To find values of \({\vartheta }_{d}^{1}\), \({\vartheta }_{d}^{2},\,{t}_{0}\,\)and K optimally describing time dependence of Clb2 half-life we numerically optimized these parameters, considering for half-lives \({\vartheta }_{d}^{1}\) and \({\vartheta }_{d}^{2}\) all values in the range from 1 minute to 40 minutes, with 1 minute steps, and for \({t}_{0}\,\)and K all possible times from the first to the last minute of the cell cycle, again with 1 minute steps. For each set of parameters for the function \(\vartheta {(t)}_{d}\), we solved Eq. 2, as described previously (Calculating protein concentrations).

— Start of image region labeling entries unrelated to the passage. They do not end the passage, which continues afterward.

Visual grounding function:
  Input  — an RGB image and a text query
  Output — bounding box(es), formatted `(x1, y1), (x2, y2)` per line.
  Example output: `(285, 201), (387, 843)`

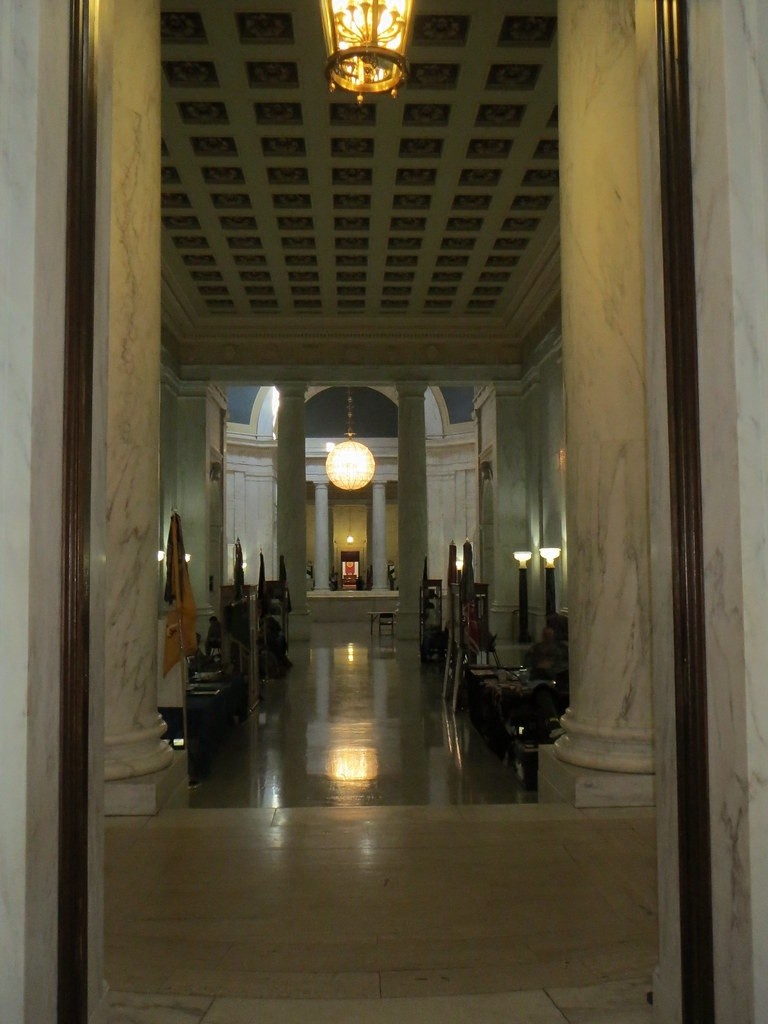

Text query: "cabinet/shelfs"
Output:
(449, 582), (488, 664)
(419, 579), (442, 650)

The set of parameters offering the best fit with experimental data was chosen as the best estimate of true Clb2 half-life. Thus, we were also able to calculate the time-dependent degradation rate for Clb2 as \(\,k{(t)}_{d}=\frac{\mathrm{ln}(2)}{\vartheta {(t)}_{d}}\). The best fit was achieved for variable half-life, with the Clb2 protein becoming extremely unstable outside of the window of its activity during the cell cycle (Fig. 3C). This result shows that our approach allows one to re-discover, ab initio, the timing of post-translational regulation of a protein, if only gene expression and proteomic time-courses are available.

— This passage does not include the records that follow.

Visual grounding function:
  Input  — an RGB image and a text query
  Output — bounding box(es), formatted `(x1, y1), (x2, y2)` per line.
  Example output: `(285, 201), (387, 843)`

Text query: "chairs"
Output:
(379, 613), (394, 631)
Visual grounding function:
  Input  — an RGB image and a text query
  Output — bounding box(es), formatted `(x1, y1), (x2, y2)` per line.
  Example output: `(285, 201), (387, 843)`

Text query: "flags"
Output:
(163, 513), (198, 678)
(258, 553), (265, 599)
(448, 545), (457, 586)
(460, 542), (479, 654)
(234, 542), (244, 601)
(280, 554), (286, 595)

α-Factor based synchronization

Yeast strain DBY8724 (Mat a GAL2 ura3 bar1::URA3) was kindly provided by P. T. Spellman. Obtained S. cerevisiae cells were synchronized by α-factor arrest as described by Spellman et al.32 and Pramila et al.34. Cells were grown to an OD600 of 0.2 in YEP glucose pH 5.5, an asynchronous sample was taken and α-factor (Sigma Aldrich) was added to a concentration of 25 ng/ml. After 2 hours cells were released from α-factor arrest by pelleting and re-suspended in fresh medium to an OD600 of 0.2 (Fig. 8C, time 0). Every 5 min, for the next 120 min, 25 samples were taken (25 ml for western blot analysis, 1 ml for FACS analysis and 1 ml to count budding index). Cell cycle progression was monitored by bud counting and DNA content analysis (FACS) (Fig. 8A–C).

Figure 8
figure 8

α-factor cell cycle synchronization. (A) Comparison of budding indices of our α-factor synchronization with those of Pramila et al.34 and Li et al.41, both for wild type (WT) and appropriate mutants. (B) FACS results for asynchronous culture (as) and selected time points of our synchronization. (C) Yeast cells sampled from asynchronous culture and at selected time points.

Budding index calculation and FACS analysis

For budding index calculation, two hundred cells were examined at every time point. The budding percentage was calculated as the number of budded cells divided by the number of all cells. To monitor DNA synthesis, samples were prepared as described previously39 and DNA content was measured using a BD FACSCalibur Flow Cytometer.

Western blot analysis

Cell extracts were prepared by TCA precipitation40 and then subjected to western blot analysis. Protein samples were separated on Mini-PROTEAN TGX 4–20% (Bio-Rad) gels and transferred to PureNitrocellulose Paper 0.45 μm (Bio-Rad). Blots were blocked using 0.2% I-Block buffer (Applied Biosystems), cut horizontally and probed with primary antibodies followed by incubation with appropriate horseradish peroxidase-conjugated secondary antibodies. The primary antisera used to detect selected proteins were from Santa Cruz Biotechnology (Rad50, Cdc5, and Clb2), Abcam (H3), Agrisera (Rnr1) and Millipore (Act1) and the secondary antisera were from Dako. Protein bands were visualized with the Immoblilon Western (Millipore) and scanned in a G-Box imaging system (Syngene). Band intensities were quantified using Gene-Snap software (Syngene).